= WHAT THIS TASK INVOLVES =
All that is needed is a count of the lines in this data that contain the word "Back".

────────────────────────────────────────

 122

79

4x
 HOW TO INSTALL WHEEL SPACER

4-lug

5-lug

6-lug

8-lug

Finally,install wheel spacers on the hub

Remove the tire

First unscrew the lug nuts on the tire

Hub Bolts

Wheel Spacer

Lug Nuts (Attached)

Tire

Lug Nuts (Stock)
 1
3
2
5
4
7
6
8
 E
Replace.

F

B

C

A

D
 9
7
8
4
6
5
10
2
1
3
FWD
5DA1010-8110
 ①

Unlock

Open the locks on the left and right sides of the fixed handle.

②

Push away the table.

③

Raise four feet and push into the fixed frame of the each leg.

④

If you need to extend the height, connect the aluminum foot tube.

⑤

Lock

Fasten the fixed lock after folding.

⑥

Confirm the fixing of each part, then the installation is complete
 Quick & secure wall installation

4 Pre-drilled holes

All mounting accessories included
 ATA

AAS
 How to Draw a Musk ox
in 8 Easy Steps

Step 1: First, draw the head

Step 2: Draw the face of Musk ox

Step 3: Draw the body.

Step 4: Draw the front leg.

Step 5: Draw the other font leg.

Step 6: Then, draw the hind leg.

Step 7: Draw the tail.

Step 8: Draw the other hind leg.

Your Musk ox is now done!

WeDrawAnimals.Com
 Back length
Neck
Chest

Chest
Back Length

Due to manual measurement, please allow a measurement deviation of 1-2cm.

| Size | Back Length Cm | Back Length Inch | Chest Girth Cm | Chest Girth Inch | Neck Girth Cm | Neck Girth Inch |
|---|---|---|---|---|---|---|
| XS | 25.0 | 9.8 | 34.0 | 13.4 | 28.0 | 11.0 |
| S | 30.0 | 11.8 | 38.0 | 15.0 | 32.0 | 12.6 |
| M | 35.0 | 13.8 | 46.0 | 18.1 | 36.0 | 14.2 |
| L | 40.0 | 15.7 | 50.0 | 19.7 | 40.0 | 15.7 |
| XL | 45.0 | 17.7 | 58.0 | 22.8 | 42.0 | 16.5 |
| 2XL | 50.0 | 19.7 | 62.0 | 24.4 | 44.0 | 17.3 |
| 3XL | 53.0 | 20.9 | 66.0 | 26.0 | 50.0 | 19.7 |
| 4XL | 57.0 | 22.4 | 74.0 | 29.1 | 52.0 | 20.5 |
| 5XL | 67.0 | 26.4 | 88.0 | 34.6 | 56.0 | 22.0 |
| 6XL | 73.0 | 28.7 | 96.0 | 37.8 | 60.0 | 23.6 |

────────────────────────────────────────

= FINISHED EXERCISE =
3